Adlai's immediate family included his father, mother, and sister Elizabeth, whom everyone called Buffie. He made frequent trips with his father, who managed several productive farms in Illinois and nearby states. Nearly every summer, the family took vacation trips to other parts of the country.
In Bloomington, Adlai grew up in an atmosphere of politics. The Pantagraph carried many news articles on politics, and frequently large political meetings were held in the city. His father served for a few years as Secretary of State in Illinois.
When Adlai was eleven, he and his family spent a winter abroad, chiefly in England and Switzerland. On this trip he first observed customs outside his own country. Even though he was still young, he was impressed with the mutual interests and aspirations of people wherever he went.
After young Stevenson graduated from University High School in Bloomington, he attended Choate in Connecticut, but dropped out to enlist in the Navy during World War I. After the war, he graduated from Princeton University and studied law at Harvard and Northwestern Universities.
In succeeding years, Stevenson became a prominent lawyer in Chicago and lived in Libertyville, a nearby suburb. During World War II, he became a special assistant to Frank Knox, Secretary of the Navy. After the war, he was appointed Alternate Delegate to the United Nations.

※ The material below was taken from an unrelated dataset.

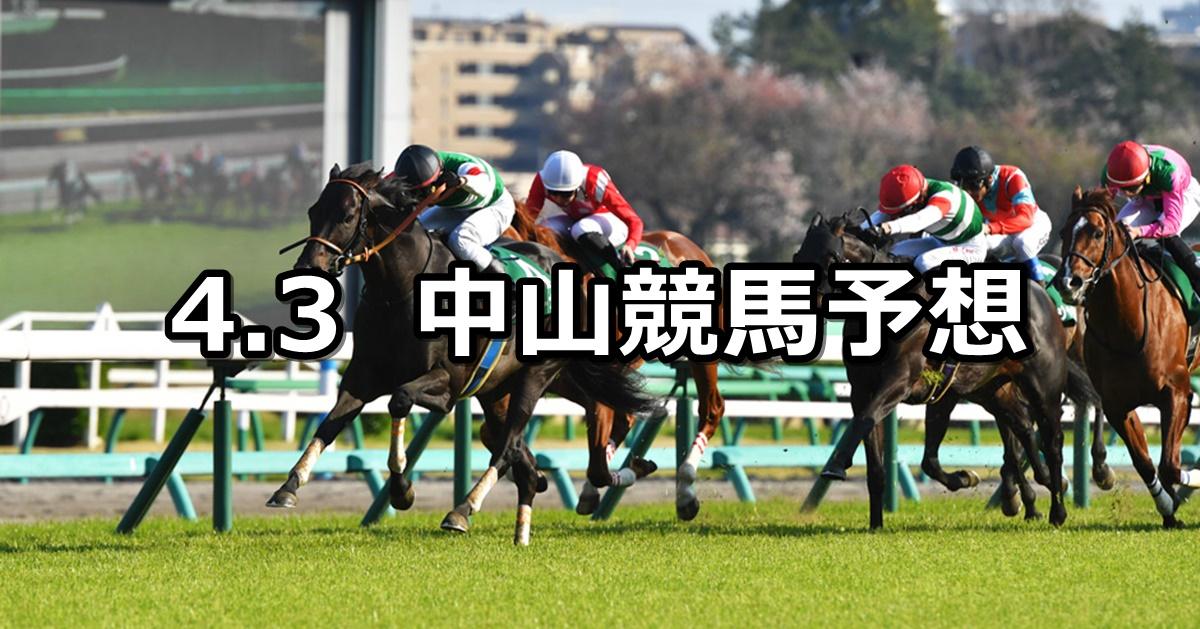 【ダービー卿CT】2021/4/3(土) 中央競馬 穴馬予想(中山競馬)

In 1948, he was elected Governor of Illinois by a tremendous majority. In 1952 and again in 1956, he was nominated to run for the Presidency against Dwight D. Eisenhower. During these campaigns he endeared himself to the American people for his brilliance, ready wit, and rare idealism.
In 1962, President John F. Kennedy appointed him Ambassador to the United Nations, a post he served with dignity and success until his sudden death in London in July, 1965. Throughout life, Stevenson greatly admired the simple virtues of Abraham Lincoln, another great leader from Illinois, and sought to render similar services to mankind.